Mouse model studies by Dr. Randolph and others have shown white blood cells, known as monocytes, contribute to the initial build-up of atherosclerotic plaques.

The cascade of events leading to atherosclerosis can take decades.  Initial damage to the inner wall (endothelium) of arteries under the influence of high cholesterol levels triggers a molecular signal that attracts monocytes to travel from the bloodstream into developing plaques. These recruited monocytes are converted into macrophages that take up (eat) the cholesterol trapped in blood vessels and eventually die off. But before that happens, they stay busy secreting molecules that drive plaque inflammation  and weaken the vessel wall, leading to plaque rupture, clotting, and coronary artery obstruction.

In terms of developing new therapies to halt or reverse atherosclerosis, Dr. Randolph said, her research suggests that upstream targeting of recruited monocytes — either before or just after these immune cells arrive in plaques — may be more beneficial than targeting the fat-laden macrophages known as foam cells. Experiments with fluorescent tracers indicate that monitoring endothelial cells lining the arterial wall may be a way to track monocyte migration, she added.

Thomas McDonald, MD, a professor in the USF Health Morsani College of Medicine’s Department of  Molecular Pharmacology and Physiology and member of the Heart Institute, listens to Dr.
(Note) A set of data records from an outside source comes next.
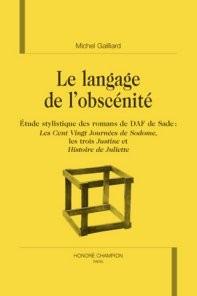 Le langage de l'obscénité ; étude stylistique des romans de daf de sade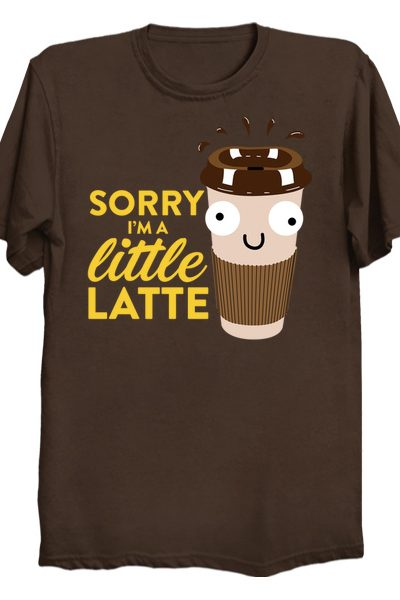 Sorry I'm A Little Latte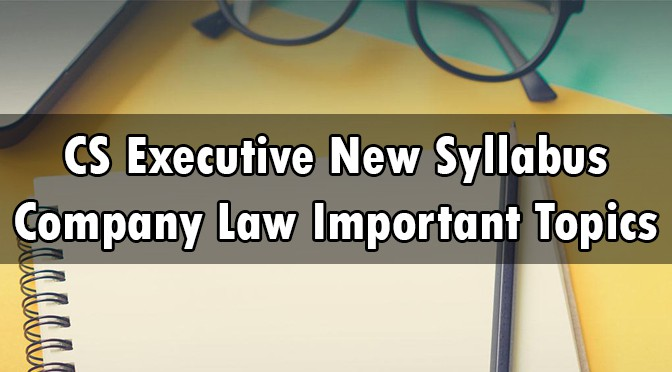 CS Executive New Syllabus Company Law Important Topics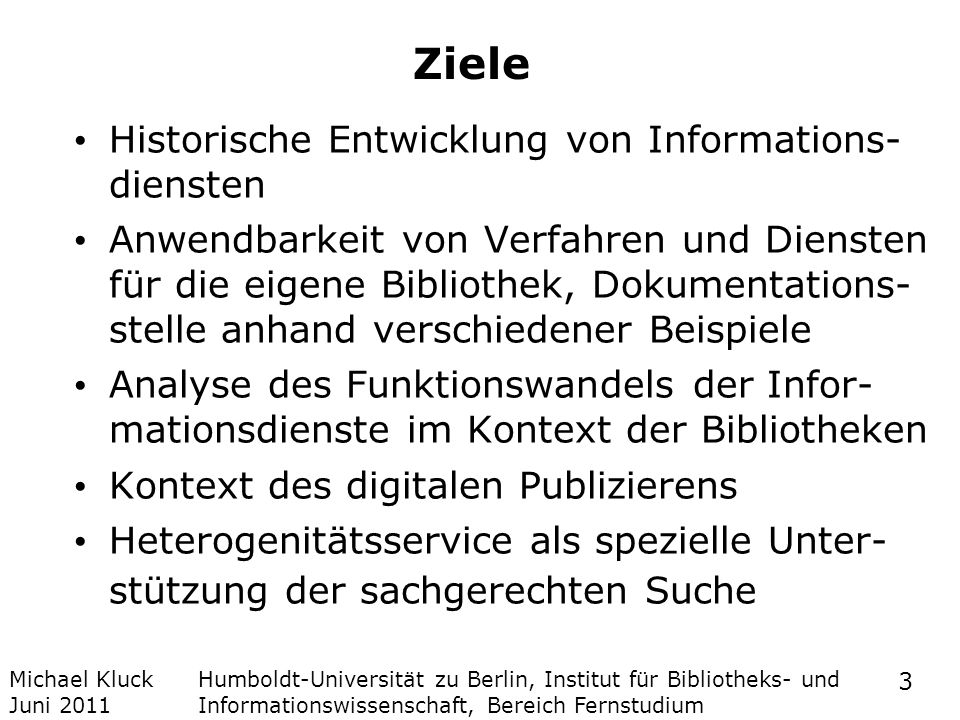 Ziele Historische Entwicklung von Informations- diensten
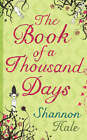 The Book of a Thousand Days by Shannon Hale (Hardback, 2008)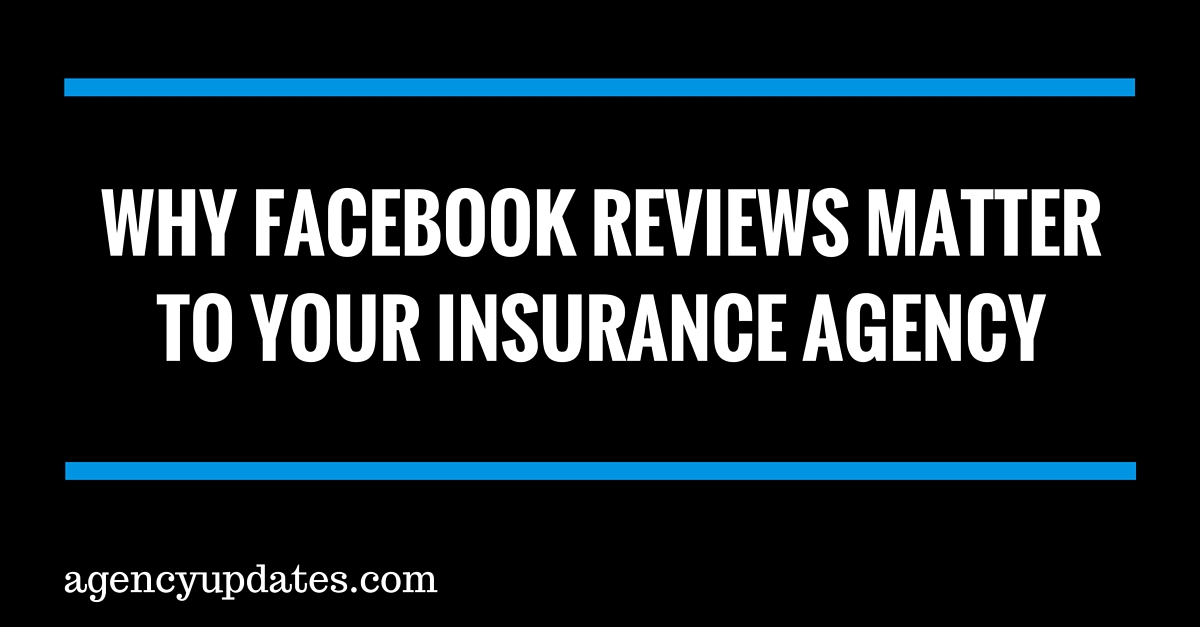 Why Facebook Reviews Matter To Your Insurance Agency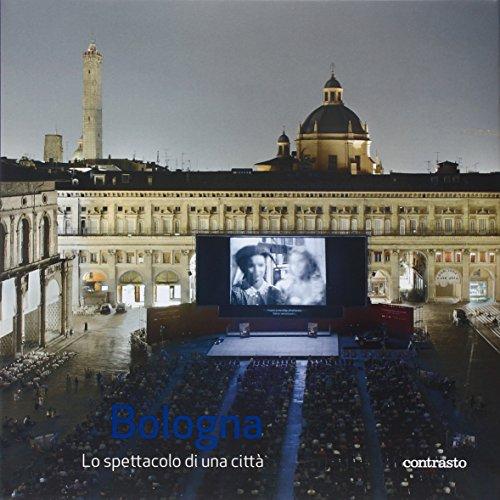 Bologna lo spettacolo di una città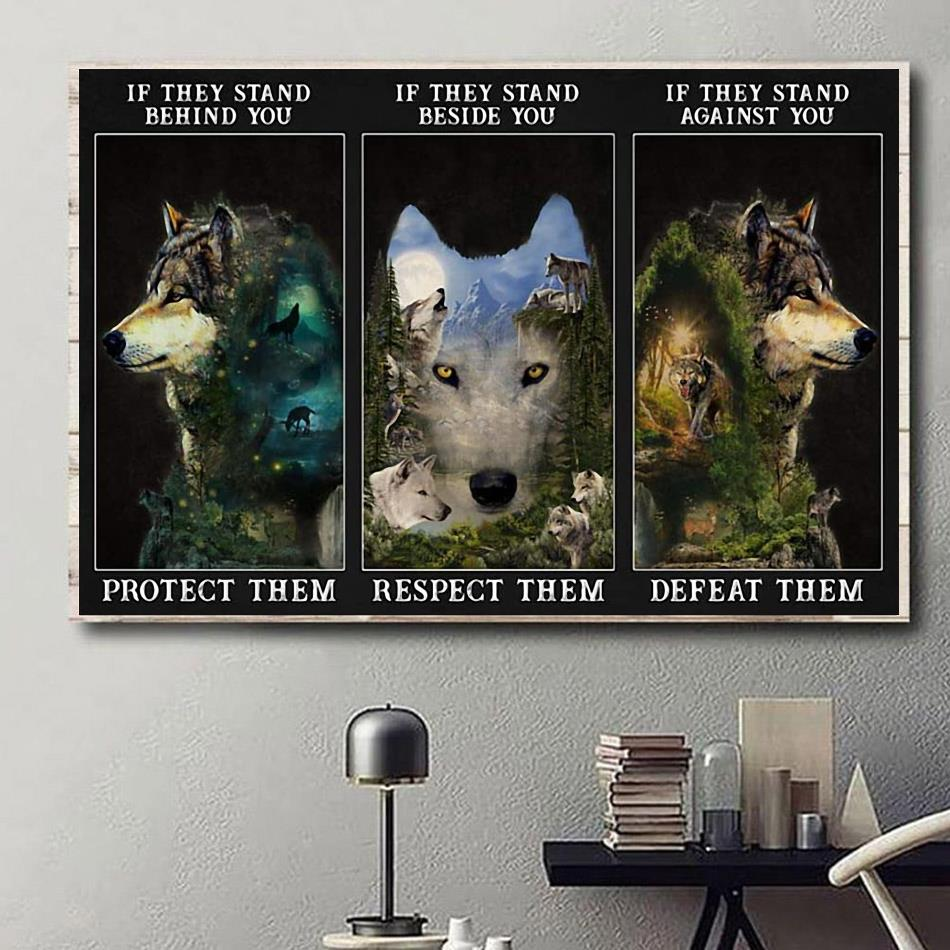 Forest Wolf if they stand behind you protect them poster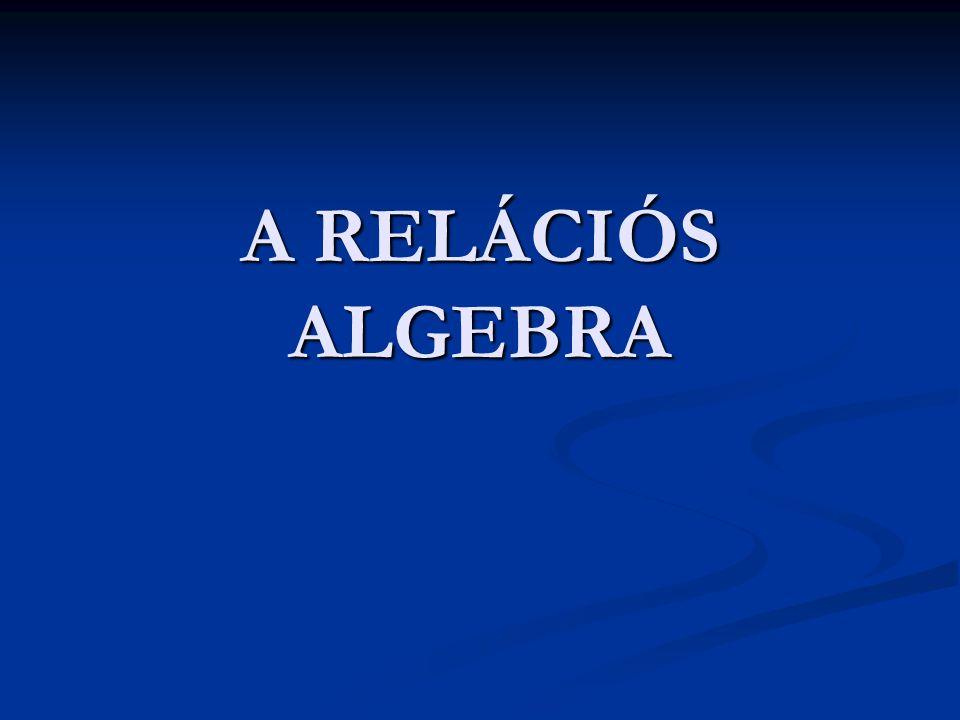 A RELÁCIÓS ALGEBRA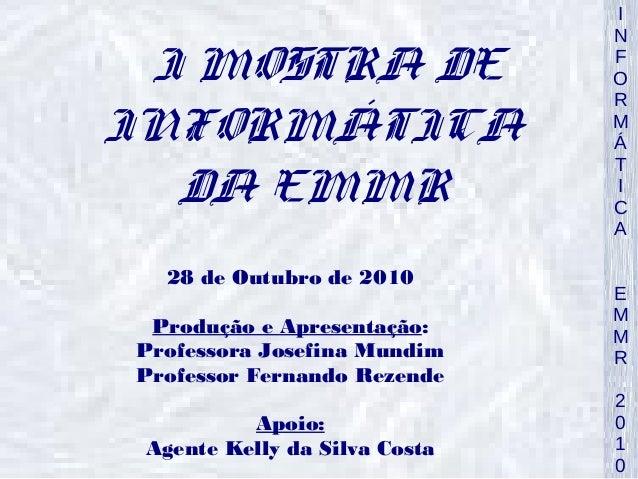 INFORMÁTICA  EMMR  2010  I MOSTRA DE  INFORMÁTICA  DA EMMR  28 de Outubro de 2010  Produção e Apresentação:  Professora Jo...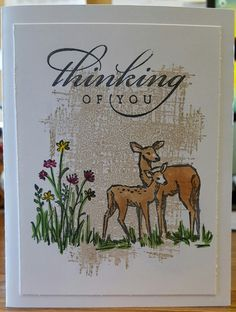 I stamped the background with You've Got This background stamp from Stampin' Up!  I had to stamp it off one time because the image was too dark.  I used Crumb Cake ink for the background.  I then stamped the Deer and flowers from SU In the Meadow using Momento Ink.  I colored it in using Copic markers then added the Thinking of You sentiment to the top.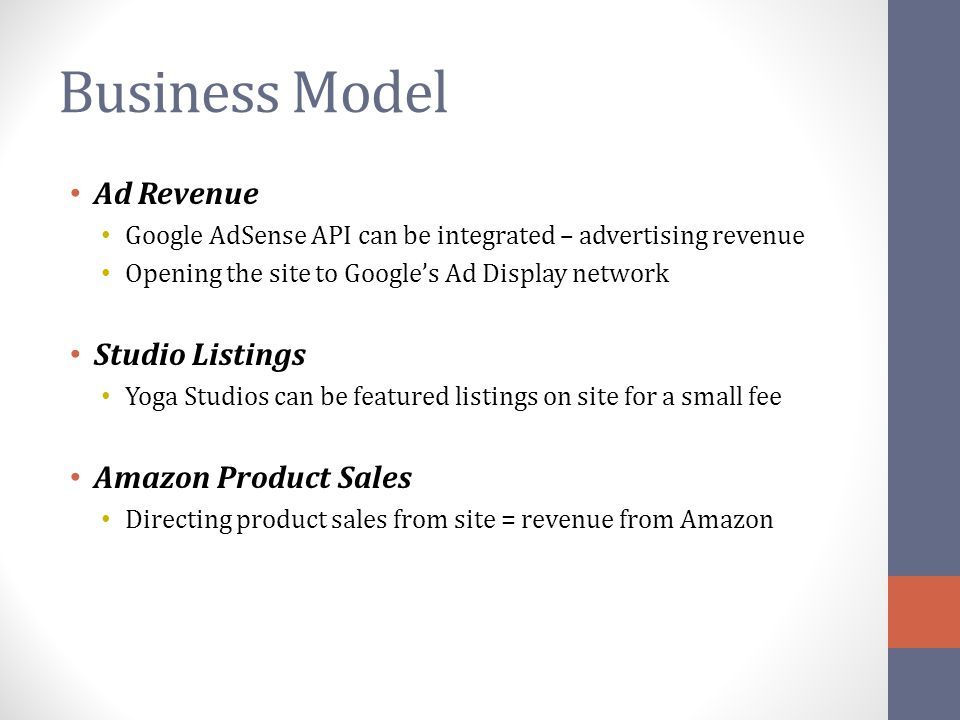 Business Model Ad Revenue Google AdSense API can be integrated – advertising revenue Opening the site to Google's Ad Display network Studio Listings Y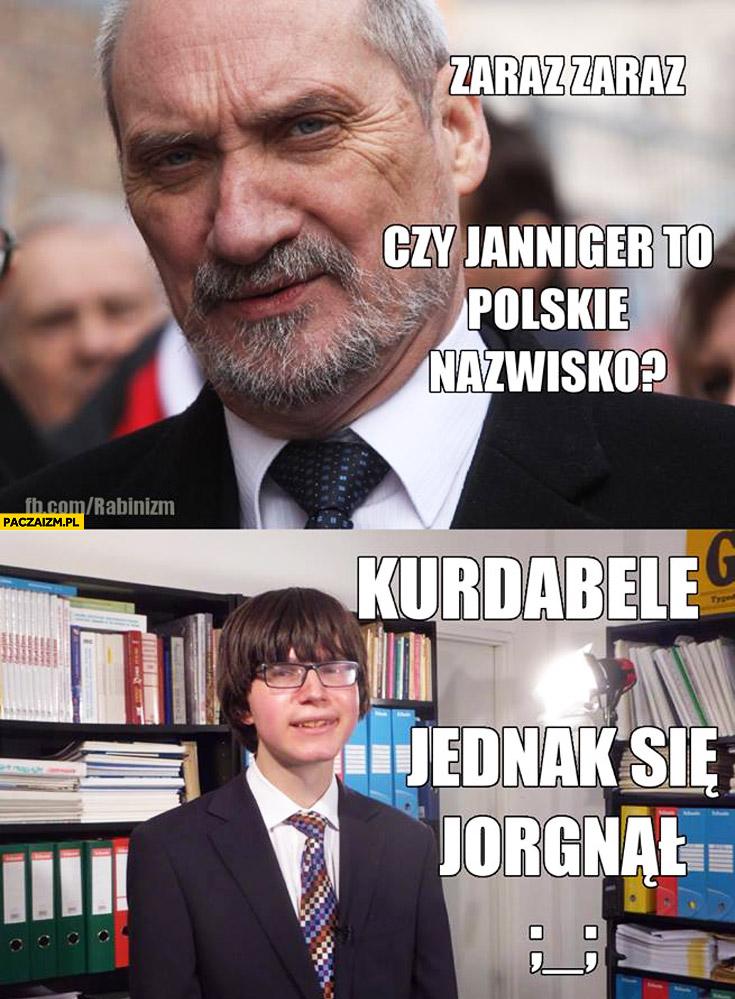 Zaraz zaraz czy Janniger to polskie nazwisko? Kurdabełe jednak się jorgnął Macierewicz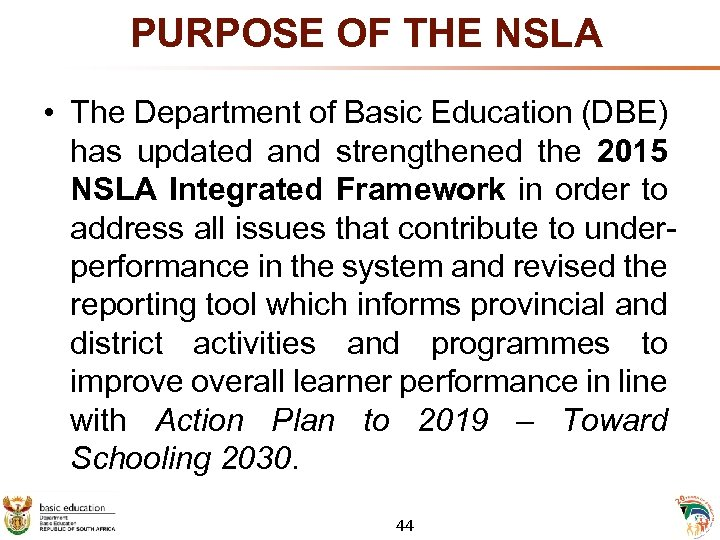 PURPOSE OF THE NSLA • The Department of Basic Education (DBE) has updated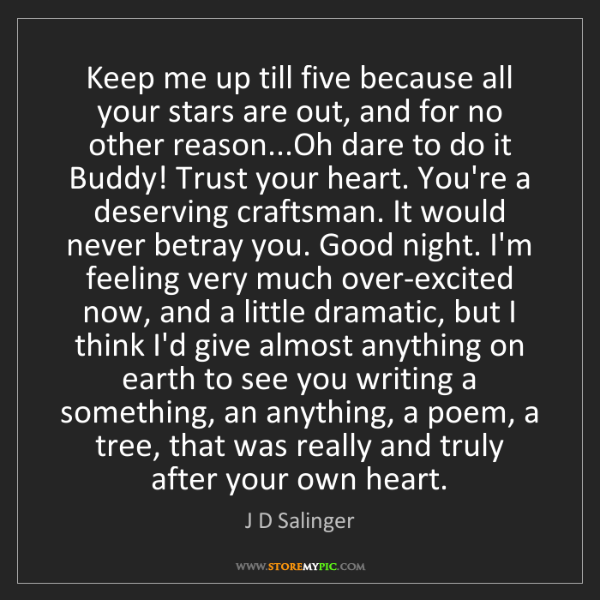 J D Salinger: Keep me up till five because all your stars are out,...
Randolph’s talk.

In addition to Dr. Randolph, two new faculty members recruited this summer to the USF Health Heart Institute – Travis Jackson, PhD, and David Lominadze, PhD — provided overviews of their National Institutes of Health-funded research.

Dr. Jackson, an associate professor in the Department of Molecular Pharmacology and Physiology, discussed his translational work in therapeutic hypothermia — investigating ways to optimize cold-shock proteins and cold-stress hormones to increase the benefits of cerebroprotective cooling for traumatic brain injury. Dr. Lominadze, a professor in the Department of Surgery, presented research looking into the interactions of blood cells and the endothelium, with the aim of better understanding the microcirculatory disorders associated with cardiovascular and cerebrovascular diseases.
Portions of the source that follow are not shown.